_Material supplied_
****************

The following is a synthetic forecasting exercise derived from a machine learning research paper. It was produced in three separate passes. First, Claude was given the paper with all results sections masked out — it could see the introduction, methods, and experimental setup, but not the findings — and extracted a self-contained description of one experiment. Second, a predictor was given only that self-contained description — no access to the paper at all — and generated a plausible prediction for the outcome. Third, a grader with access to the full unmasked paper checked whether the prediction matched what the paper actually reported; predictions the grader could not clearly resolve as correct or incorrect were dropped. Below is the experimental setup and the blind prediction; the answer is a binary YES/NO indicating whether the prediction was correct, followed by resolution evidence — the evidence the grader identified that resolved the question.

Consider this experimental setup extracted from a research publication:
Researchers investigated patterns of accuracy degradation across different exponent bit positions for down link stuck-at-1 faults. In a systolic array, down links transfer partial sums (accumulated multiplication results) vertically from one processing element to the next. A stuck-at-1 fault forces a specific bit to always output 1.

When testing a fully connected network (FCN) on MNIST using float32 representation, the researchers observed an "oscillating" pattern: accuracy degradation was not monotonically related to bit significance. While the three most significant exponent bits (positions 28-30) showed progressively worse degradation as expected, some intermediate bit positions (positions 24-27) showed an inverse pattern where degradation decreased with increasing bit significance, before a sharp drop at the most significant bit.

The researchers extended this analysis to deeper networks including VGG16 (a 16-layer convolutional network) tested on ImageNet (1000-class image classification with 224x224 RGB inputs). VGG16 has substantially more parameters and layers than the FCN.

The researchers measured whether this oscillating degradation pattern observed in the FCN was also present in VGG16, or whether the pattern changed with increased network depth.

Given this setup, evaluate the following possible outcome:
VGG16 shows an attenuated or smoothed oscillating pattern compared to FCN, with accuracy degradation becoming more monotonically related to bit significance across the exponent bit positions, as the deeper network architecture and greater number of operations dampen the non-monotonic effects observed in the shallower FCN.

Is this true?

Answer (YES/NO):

****************

_Brief_
Please write out the entries exactly, keeping every line intact.

_Finished task_
The following is a synthetic forecasting exercise derived from a machine learning research paper. It was produced in three separate passes. First, Claude was given the paper with all results sections masked out — it could see the introduction, methods, and experimental setup, but not the findings — and extracted a self-contained description of one experiment. Second, a predictor was given only that self-contained description — no access to the paper at all — and generated a plausible prediction for the outcome. Third, a grader with access to the full unmasked paper checked whether the prediction matched what the paper actually reported; predictions the grader could not clearly resolve as correct or incorrect were dropped. Below is the experimental setup and the blind prediction; the answer is a binary YES/NO indicating whether the prediction was correct, followed by resolution evidence — the evidence the grader identified that resolved the question.

Consider this experimental setup extracted from a research publication:
Researchers investigated patterns of accuracy degradation across different exponent bit positions for down link stuck-at-1 faults. In a systolic array, down links transfer partial sums (accumulated multiplication results) vertically from one processing element to the next. A stuck-at-1 fault forces a specific bit to always output 1.

When testing a fully connected network (FCN) on MNIST using float32 representation, the researchers observed an "oscillating" pattern: accuracy degradation was not monotonically related to bit significance. While the three most significant exponent bits (positions 28-30) showed progressively worse degradation as expected, some intermediate bit positions (positions 24-27) showed an inverse pattern where degradation decreased with increasing bit significance, before a sharp drop at the most significant bit.

The researchers extended this analysis to deeper networks including VGG16 (a 16-layer convolutional network) tested on ImageNet (1000-class image classification with 224x224 RGB inputs). VGG16 has substantially more parameters and layers than the FCN.

The researchers measured whether this oscillating degradation pattern observed in the FCN was also present in VGG16, or whether the pattern changed with increased network depth.

Given this setup, evaluate the following possible outcome:
VGG16 shows an attenuated or smoothed oscillating pattern compared to FCN, with accuracy degradation becoming more monotonically related to bit significance across the exponent bit positions, as the deeper network architecture and greater number of operations dampen the non-monotonic effects observed in the shallower FCN.

Is this true?

Answer (YES/NO):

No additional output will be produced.